Growth and happiness

The connection between economic growth and happiness has been called into question many times. Surveys have been conducted that purport to show that people in the UK, and perhaps other rich nations, are no happier now than when GDP was half the level it now stands at. The argument goes that if we are no happier with economic growth, why should we be putting in the effort, risk using up resources, and perhaps polluting the planet, all to no good effect?

There are several caveats to this analysis. The first is that there are no objective measures of a person’s happiness. We cannot hold a hedometer to someone’s forehead and read off their measured happiness in hedons. We have to rely on subjective measures, and typically these are established through questionnaires. A person might be asked which of five categories of happiness they would consider themselves to be in, ranging from miserable as sin to ecstatic with delight.

We cannot judge what their standards are when they complete these surveys. To some extent, perhaps to a considerable extent, it depends on character as well as circumstances. Things that might make one person happy might make another miserable. Secondly, and importantly, the people who fill in the questionnaires now are not the same people who filled them in decades ago. Standards might have changed over time. People might have learned to expect more out of life than did their predecessors, or maybe less. The spread of 24-hour news coverage, mostly concentrating as it does on crimes, follies and misfortunes, might have engendered an air of gloom and foreboding that makes people unhappier than they were without it.

It is also true that many of the causes of unhappiness have changed. People who a century or more ago might have been unhappy because their grandparents starved to death in winter, or because their child died of diphtheria, are less likely to do so today because of the advances that growth has made possible. But these sources of unhappiness might have been replaced by others that concern personal appearance or relationships. Perhaps people will always find reasons to be unhappy, but growth has enabled us to eliminate many of the unnecessary causes of it by helping us to fund the advance of science and medicine.

Other surveys, also subjective, suggest that the level of happiness is less important to people than the direction of it. Adam Smith spoke of “the uniform, constant, and uninterrupted effort of every man to better his condition,” and Thomas Jefferson wrote of “life, liberty and the pursuit of happiness,” not its attainment, but its pursuit. These surveys suggest that people are happier if they are progressing in life than they are if they live in a static society, even if it is a richer one. It seems to be the game that matters, not the quarry.

One thing growth does is to enable opportunity. It brings new prospects for advance and for progress. It not only enables us to remove more of the unnecessary sources of unhappiness, it also makes it more likely that people can hope to better their condition and happily set about improving their lot in life.

Stored data entries:
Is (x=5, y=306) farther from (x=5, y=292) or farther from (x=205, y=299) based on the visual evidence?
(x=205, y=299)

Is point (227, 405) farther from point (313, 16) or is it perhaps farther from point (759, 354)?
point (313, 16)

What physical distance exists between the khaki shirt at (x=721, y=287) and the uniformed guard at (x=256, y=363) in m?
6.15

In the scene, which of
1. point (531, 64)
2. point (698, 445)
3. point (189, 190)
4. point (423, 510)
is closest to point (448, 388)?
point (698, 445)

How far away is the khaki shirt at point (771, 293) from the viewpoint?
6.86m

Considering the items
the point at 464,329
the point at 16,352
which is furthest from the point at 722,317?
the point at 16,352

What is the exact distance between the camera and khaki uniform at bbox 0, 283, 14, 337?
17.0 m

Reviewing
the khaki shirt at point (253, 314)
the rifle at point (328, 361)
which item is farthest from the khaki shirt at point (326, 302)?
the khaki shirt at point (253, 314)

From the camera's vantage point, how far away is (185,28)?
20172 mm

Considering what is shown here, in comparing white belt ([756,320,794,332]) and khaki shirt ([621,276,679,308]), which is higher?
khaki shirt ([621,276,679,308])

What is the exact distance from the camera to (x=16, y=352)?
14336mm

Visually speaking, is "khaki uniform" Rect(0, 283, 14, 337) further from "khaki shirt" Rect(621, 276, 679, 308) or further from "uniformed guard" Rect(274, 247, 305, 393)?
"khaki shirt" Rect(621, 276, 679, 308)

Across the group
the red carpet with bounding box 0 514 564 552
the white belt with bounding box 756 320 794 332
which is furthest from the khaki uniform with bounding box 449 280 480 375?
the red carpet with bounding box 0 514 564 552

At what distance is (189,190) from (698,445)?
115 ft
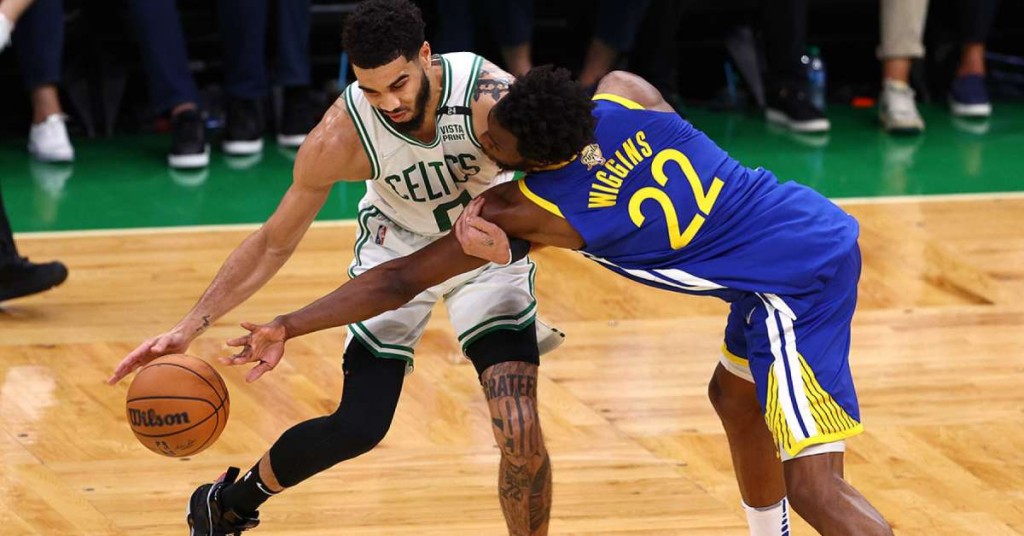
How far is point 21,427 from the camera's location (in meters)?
4.80

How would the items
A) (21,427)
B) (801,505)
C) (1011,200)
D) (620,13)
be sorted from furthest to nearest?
(620,13) → (1011,200) → (21,427) → (801,505)

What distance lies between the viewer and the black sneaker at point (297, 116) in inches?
303

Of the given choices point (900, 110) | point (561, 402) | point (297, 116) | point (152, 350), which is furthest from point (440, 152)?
point (900, 110)

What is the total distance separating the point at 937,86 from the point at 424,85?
5836 mm

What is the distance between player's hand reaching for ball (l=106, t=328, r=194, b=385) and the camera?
3.45 m

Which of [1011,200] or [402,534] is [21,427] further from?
[1011,200]

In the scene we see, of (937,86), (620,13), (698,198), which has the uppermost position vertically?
(698,198)

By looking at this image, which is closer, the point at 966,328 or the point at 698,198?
the point at 698,198

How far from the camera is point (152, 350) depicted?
3.48 m

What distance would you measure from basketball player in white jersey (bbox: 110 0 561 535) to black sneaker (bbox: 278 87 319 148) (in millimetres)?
3850

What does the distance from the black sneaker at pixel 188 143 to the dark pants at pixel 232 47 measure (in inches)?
3.4

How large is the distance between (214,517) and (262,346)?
30.1 inches

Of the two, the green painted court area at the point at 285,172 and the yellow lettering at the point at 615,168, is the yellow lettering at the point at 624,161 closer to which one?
the yellow lettering at the point at 615,168

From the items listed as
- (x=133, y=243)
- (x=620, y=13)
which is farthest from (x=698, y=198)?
(x=620, y=13)
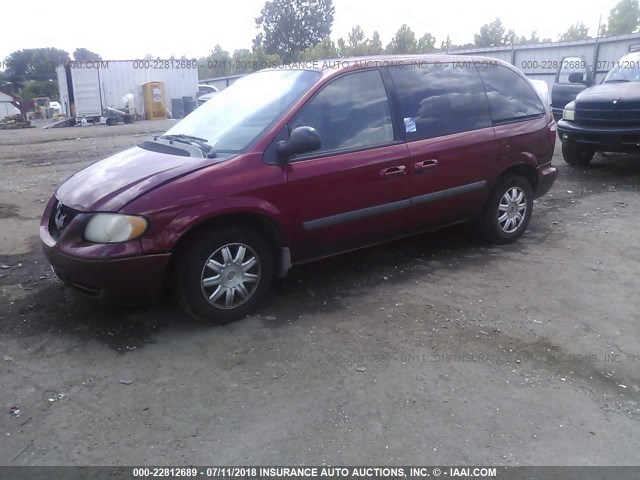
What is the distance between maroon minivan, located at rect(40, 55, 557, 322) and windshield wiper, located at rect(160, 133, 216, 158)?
0.02 metres

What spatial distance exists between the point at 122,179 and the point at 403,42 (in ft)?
117

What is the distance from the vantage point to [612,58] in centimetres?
1769

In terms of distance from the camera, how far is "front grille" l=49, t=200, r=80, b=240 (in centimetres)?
378

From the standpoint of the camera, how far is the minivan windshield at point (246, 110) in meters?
4.16

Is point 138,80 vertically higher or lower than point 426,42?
lower

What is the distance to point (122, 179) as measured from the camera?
385 centimetres

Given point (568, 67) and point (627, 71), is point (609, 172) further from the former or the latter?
point (568, 67)

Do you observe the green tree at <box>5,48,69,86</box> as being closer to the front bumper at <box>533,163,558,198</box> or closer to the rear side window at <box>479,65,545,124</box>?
the rear side window at <box>479,65,545,124</box>

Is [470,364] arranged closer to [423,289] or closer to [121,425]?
[423,289]

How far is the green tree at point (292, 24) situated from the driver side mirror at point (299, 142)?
2468 inches

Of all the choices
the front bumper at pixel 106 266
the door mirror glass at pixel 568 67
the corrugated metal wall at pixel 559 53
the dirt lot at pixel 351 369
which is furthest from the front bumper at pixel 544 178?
the corrugated metal wall at pixel 559 53

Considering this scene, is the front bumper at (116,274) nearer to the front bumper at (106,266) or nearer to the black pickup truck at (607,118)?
the front bumper at (106,266)

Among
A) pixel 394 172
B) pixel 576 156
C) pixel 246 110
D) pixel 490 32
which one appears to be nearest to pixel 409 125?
pixel 394 172

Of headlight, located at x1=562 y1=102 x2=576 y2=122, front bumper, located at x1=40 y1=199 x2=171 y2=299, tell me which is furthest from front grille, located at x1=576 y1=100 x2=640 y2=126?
front bumper, located at x1=40 y1=199 x2=171 y2=299
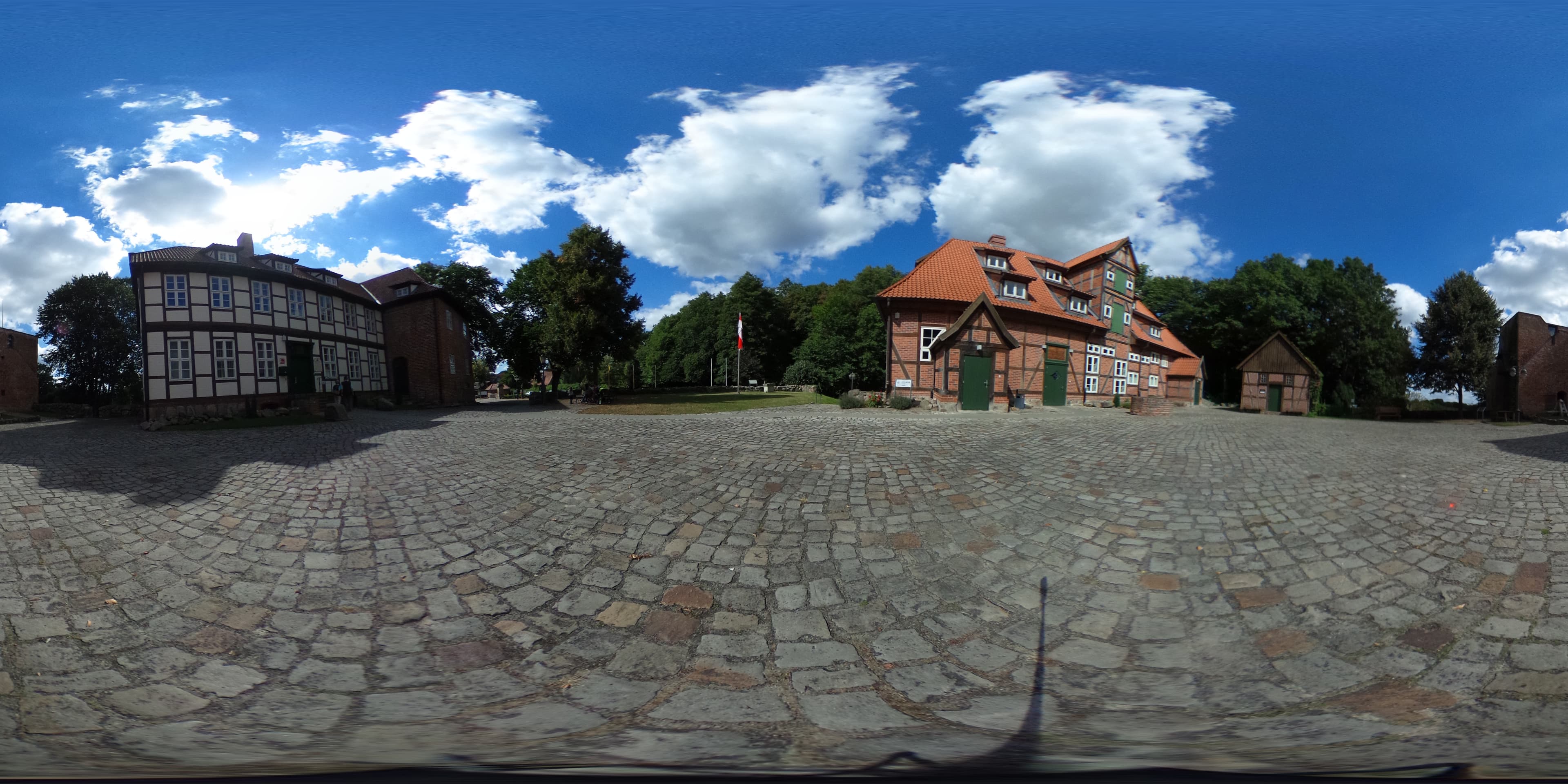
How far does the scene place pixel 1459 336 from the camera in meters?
20.9

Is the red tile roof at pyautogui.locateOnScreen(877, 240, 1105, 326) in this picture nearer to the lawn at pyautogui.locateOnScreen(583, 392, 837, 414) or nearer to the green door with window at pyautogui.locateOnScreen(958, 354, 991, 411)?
the green door with window at pyautogui.locateOnScreen(958, 354, 991, 411)

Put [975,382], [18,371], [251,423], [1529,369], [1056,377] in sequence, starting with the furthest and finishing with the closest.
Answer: [1056,377] < [18,371] < [1529,369] < [975,382] < [251,423]

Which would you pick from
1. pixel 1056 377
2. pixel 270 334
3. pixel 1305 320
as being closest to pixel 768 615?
pixel 1056 377

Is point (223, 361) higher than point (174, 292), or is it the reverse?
point (174, 292)

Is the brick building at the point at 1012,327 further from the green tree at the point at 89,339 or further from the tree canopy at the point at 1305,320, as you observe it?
the green tree at the point at 89,339

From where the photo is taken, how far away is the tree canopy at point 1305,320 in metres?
20.7

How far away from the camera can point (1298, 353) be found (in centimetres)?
2594

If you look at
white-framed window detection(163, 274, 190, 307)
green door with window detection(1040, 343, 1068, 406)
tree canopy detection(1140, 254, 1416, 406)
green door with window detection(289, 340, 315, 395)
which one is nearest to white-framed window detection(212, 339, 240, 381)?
white-framed window detection(163, 274, 190, 307)

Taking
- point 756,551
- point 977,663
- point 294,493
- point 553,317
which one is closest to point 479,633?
point 756,551

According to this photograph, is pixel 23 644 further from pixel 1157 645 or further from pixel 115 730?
pixel 1157 645

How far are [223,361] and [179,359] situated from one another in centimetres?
112

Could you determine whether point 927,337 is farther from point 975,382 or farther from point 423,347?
point 423,347

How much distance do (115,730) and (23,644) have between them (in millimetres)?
1255

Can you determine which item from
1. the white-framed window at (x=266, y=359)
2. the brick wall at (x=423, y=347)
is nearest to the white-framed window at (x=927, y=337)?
the brick wall at (x=423, y=347)
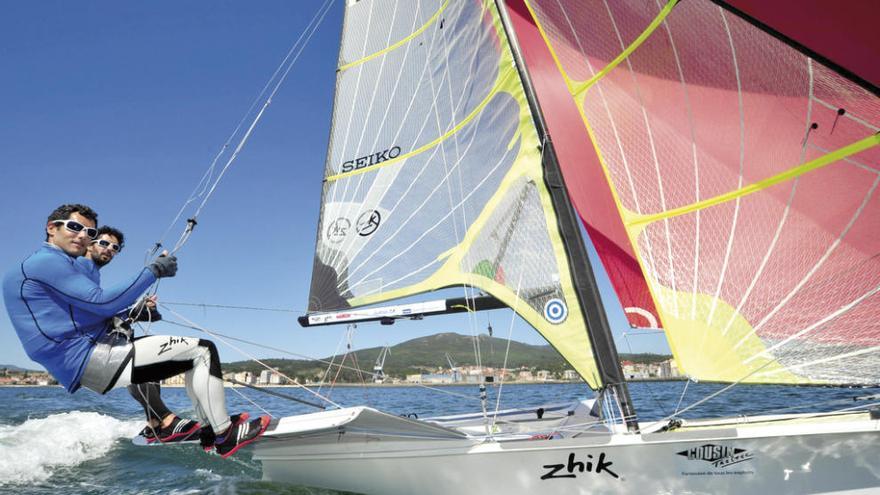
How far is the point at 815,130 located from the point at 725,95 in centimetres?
69

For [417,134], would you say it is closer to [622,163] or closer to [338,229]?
[338,229]

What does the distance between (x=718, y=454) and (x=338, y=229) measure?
5223 mm

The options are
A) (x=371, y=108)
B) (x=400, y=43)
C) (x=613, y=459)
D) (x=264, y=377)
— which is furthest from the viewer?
(x=371, y=108)

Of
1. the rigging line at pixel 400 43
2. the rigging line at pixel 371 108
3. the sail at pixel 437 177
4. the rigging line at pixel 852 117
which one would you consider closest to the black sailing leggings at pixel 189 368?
the sail at pixel 437 177

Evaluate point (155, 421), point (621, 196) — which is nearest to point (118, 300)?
point (155, 421)

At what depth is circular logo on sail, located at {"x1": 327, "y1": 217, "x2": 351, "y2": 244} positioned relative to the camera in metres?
6.88

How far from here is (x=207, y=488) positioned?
15.5 feet

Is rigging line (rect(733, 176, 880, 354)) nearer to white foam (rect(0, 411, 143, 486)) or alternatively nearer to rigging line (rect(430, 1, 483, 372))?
rigging line (rect(430, 1, 483, 372))

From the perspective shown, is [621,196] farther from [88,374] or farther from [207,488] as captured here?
[207,488]

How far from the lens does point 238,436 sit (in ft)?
11.0

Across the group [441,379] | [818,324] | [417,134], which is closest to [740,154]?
[818,324]

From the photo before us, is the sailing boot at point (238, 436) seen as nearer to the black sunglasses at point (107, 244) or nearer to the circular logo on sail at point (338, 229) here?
the black sunglasses at point (107, 244)

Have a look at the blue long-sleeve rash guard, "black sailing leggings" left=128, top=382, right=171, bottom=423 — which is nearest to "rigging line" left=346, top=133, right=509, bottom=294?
"black sailing leggings" left=128, top=382, right=171, bottom=423

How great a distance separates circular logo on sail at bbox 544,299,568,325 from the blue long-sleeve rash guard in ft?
10.6
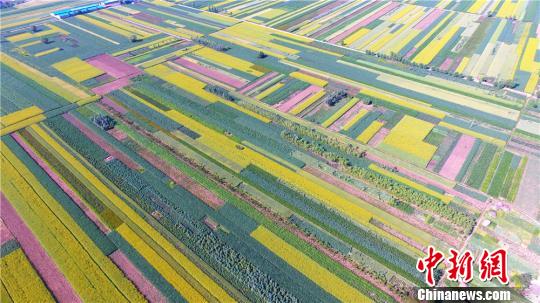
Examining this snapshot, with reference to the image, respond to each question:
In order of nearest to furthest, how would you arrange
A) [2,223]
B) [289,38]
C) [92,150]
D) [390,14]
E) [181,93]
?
1. [2,223]
2. [92,150]
3. [181,93]
4. [289,38]
5. [390,14]

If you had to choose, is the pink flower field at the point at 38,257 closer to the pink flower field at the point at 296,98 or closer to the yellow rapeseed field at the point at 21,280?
the yellow rapeseed field at the point at 21,280

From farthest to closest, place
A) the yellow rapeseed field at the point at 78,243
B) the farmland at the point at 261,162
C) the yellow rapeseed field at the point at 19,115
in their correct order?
the yellow rapeseed field at the point at 19,115 → the farmland at the point at 261,162 → the yellow rapeseed field at the point at 78,243

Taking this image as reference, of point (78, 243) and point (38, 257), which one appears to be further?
point (78, 243)

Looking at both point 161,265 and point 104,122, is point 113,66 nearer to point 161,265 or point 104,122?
point 104,122

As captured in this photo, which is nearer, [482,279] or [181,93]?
[482,279]

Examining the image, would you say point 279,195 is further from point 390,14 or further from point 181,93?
point 390,14

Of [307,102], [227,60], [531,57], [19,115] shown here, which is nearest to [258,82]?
[307,102]

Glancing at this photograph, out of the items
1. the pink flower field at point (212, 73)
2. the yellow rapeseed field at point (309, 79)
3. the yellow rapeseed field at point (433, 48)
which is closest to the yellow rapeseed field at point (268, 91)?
the yellow rapeseed field at point (309, 79)

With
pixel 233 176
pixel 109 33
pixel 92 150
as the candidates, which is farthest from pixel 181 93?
pixel 109 33
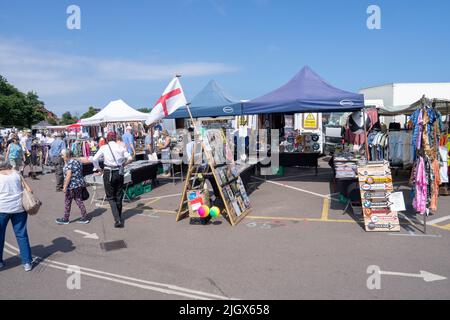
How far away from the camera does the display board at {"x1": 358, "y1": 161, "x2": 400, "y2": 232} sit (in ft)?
20.1

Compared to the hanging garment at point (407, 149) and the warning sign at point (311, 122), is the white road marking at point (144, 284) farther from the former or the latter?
the warning sign at point (311, 122)

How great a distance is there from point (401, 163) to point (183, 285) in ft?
34.7

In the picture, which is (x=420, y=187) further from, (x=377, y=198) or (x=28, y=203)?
(x=28, y=203)

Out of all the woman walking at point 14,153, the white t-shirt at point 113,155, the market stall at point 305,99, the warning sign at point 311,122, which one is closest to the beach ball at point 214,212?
the white t-shirt at point 113,155

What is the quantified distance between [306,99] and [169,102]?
4114 millimetres

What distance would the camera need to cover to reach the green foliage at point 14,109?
54188 mm

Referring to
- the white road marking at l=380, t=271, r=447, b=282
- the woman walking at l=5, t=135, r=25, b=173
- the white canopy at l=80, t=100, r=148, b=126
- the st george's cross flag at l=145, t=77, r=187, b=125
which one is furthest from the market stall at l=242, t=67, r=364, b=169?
the woman walking at l=5, t=135, r=25, b=173

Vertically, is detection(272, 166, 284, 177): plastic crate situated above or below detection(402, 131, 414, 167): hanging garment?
below

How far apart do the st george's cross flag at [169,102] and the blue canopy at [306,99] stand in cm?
323

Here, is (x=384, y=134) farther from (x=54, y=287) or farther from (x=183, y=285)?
(x=54, y=287)

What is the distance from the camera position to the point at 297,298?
153 inches

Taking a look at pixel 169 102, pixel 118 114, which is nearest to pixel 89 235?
pixel 169 102

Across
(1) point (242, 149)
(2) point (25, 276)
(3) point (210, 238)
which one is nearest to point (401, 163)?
(1) point (242, 149)

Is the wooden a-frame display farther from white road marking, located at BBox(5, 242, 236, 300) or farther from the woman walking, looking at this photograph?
the woman walking
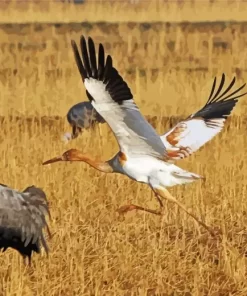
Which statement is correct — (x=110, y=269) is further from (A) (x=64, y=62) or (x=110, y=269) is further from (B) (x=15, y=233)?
(A) (x=64, y=62)

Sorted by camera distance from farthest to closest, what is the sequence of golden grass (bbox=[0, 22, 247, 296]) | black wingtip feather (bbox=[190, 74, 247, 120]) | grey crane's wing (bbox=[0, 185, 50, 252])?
black wingtip feather (bbox=[190, 74, 247, 120])
grey crane's wing (bbox=[0, 185, 50, 252])
golden grass (bbox=[0, 22, 247, 296])

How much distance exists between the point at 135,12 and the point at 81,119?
14.3m

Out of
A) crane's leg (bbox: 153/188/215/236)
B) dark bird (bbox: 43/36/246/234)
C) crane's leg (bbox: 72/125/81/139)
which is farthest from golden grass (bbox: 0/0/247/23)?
crane's leg (bbox: 153/188/215/236)

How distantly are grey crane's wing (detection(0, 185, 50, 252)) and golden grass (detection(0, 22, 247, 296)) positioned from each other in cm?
16

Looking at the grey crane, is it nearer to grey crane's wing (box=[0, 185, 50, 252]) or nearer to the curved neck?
the curved neck

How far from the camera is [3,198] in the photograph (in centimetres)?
623

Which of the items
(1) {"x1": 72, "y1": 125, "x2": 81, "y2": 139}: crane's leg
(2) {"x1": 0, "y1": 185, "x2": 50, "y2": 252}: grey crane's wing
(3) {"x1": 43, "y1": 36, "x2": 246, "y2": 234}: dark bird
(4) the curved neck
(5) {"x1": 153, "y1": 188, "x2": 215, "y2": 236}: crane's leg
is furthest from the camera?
(1) {"x1": 72, "y1": 125, "x2": 81, "y2": 139}: crane's leg

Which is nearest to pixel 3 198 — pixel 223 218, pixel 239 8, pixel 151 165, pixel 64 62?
pixel 151 165

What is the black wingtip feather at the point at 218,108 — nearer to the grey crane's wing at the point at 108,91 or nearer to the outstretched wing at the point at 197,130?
the outstretched wing at the point at 197,130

**ASSIGNMENT**:
Retype the passage from the essay on growth and happiness, starting at "It is also true" and ending at "science and medicine.".

**RESPONSE**:
It is also true that many of the causes of unhappiness have changed. People who a century or more ago might have been unhappy because their grandparents starved to death in winter, or because their child died of diphtheria, are less likely to do so today because of the advances that growth has made possible. But these sources of unhappiness might have been replaced by others that concern personal appearance or relationships. Perhaps people will always find reasons to be unhappy, but growth has enabled us to eliminate many of the unnecessary causes of it by helping us to fund the advance of science and medicine.